Speedup over the baseline DCMESH code on a single Polaris node resulting from a series of code optimizations. Measurement was made using a single OpenMP thread for simplicity. Image: Taufeq Mohammed Razakh, University of Southern California
Simulating quantum systems and complex materials is among the most computationally demanding challenges in science. Such simulations are critical for advancing technologies in energy, electronics, and quantum information, but the calculations often scale beyond the limits of conventional methods. To prepare for the exascale era, researchers from the University of Southern California are leveraging ALCF resources to develop GPU-optimized algorithms for density functional theory (DFT) simulations and precision-aware strategies for electronic structure calculations. Central to both efforts is the team’s Divide-and-Conquer Maxwell-Ehrenfest Surface Hopping (DCMESH) framework, which enables scalable simulations of light-matter interactions.
For light-matter interactions, modeling electron dynamics in real time requires propagating wavefunctions with high fidelity across thousands of time steps, a process that can be prohibitively slow. DFT-based electronic structure codes bottleneck as they approach exascale, with matrix operations and floating-point precision choices heavily influencing performance and accuracy. Overcoming these challenges requires not just more powerful supercomputers but also innovations in algorithms tailored to modern architectures.
For light-matter dynamics, the team optimized DCMESH kernels for GPUs, minimizing CPU-GPU data transfer using shadow dynamics and hierarchical offloading while accelerating the most compute-intensive linear algebra routines. These simulations were run on ALCF’s Polaris and on the Intel Data Center GPU Max Series hardware that powers Aurora. The team also systematically studied how different BLAS (Basic Linear Algebra Subprograms) precision modes affect performance and accuracy in DCMESH, identifying the optimal balance for large-scale DFT simulations.

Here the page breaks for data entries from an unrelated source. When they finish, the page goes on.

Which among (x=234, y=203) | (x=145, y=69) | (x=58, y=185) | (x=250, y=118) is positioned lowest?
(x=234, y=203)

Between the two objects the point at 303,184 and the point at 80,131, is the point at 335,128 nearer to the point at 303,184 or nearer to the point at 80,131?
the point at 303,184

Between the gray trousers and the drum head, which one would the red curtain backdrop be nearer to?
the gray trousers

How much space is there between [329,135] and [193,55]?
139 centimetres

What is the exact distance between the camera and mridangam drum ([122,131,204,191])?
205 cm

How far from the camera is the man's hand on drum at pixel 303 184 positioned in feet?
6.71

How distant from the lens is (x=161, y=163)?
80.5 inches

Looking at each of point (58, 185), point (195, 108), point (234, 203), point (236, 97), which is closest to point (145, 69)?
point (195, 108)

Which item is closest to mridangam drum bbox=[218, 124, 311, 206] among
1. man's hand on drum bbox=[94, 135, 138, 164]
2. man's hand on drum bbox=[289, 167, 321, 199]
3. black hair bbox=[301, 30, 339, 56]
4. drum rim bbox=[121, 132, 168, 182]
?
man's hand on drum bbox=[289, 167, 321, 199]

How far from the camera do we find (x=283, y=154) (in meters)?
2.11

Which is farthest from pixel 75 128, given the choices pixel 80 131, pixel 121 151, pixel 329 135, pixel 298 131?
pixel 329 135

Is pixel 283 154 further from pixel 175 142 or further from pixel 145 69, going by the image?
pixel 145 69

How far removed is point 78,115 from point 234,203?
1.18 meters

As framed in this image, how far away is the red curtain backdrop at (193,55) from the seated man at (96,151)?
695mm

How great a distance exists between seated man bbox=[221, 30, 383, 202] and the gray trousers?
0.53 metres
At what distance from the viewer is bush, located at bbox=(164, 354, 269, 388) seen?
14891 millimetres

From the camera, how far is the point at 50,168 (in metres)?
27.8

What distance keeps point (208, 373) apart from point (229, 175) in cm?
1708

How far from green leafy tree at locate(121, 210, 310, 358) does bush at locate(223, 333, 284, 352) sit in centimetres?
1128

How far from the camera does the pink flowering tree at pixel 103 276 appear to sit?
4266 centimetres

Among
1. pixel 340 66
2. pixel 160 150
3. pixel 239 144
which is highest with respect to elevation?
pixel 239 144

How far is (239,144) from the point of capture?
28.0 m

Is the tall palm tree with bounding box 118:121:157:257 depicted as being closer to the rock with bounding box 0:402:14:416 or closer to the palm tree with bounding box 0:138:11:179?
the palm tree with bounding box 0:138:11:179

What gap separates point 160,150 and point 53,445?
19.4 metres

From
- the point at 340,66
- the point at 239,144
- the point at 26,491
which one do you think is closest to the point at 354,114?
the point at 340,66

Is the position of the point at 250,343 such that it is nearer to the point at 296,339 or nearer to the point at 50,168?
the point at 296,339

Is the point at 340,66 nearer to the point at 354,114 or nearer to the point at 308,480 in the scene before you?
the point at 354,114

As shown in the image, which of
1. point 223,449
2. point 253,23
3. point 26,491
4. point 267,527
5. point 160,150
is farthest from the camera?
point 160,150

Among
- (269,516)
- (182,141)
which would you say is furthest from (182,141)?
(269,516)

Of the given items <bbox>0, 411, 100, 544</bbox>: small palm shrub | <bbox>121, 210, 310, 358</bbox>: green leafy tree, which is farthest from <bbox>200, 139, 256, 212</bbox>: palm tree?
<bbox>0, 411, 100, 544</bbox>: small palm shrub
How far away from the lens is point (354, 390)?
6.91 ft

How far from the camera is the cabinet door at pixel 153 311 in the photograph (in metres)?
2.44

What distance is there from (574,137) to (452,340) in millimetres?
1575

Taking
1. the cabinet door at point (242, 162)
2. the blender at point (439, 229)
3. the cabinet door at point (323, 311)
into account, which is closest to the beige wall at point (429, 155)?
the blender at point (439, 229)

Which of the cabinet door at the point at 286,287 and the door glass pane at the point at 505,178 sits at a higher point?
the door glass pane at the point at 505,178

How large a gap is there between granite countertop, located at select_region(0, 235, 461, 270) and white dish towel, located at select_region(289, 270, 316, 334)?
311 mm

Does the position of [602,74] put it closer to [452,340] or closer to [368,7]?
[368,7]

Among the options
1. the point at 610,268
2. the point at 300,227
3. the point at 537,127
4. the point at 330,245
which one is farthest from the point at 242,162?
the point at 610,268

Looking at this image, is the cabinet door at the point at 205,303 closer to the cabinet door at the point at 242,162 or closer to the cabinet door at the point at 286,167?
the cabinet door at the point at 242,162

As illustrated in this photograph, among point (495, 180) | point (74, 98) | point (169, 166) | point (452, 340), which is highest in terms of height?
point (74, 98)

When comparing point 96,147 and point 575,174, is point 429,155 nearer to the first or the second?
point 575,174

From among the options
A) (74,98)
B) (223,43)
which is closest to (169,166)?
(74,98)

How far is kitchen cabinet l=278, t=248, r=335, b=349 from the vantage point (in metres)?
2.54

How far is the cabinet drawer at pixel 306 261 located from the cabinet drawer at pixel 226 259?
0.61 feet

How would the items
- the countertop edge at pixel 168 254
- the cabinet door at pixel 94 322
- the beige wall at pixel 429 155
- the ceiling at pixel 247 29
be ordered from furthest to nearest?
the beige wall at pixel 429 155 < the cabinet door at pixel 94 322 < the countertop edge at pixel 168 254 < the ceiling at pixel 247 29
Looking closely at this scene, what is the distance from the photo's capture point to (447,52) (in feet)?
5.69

The team’s DCMESH implementation achieved up to 644x speedup on Nvidia A100 GPUs compared with CPU-based methods, enabling detailed simulations of ultrafast light-induced phenomena. On a single Intel Data Center GPU Max Series 1550, their use of mixed-precision BLAS routines delivered a 1.35x speedup while maintaining accuracy in key outputs such as excited electron counts, current density, and kinetic energy, reaching up to 3.9x for large-scale operations. Weak-scaling tests on 256 Polaris nodes (1,024 GPUs) maintained parallel efficiency above 96 percent, demonstrating the framework’s scalability. These advances establish the foundation for even larger, extreme-scale simulations on Aurora and other exascale systems.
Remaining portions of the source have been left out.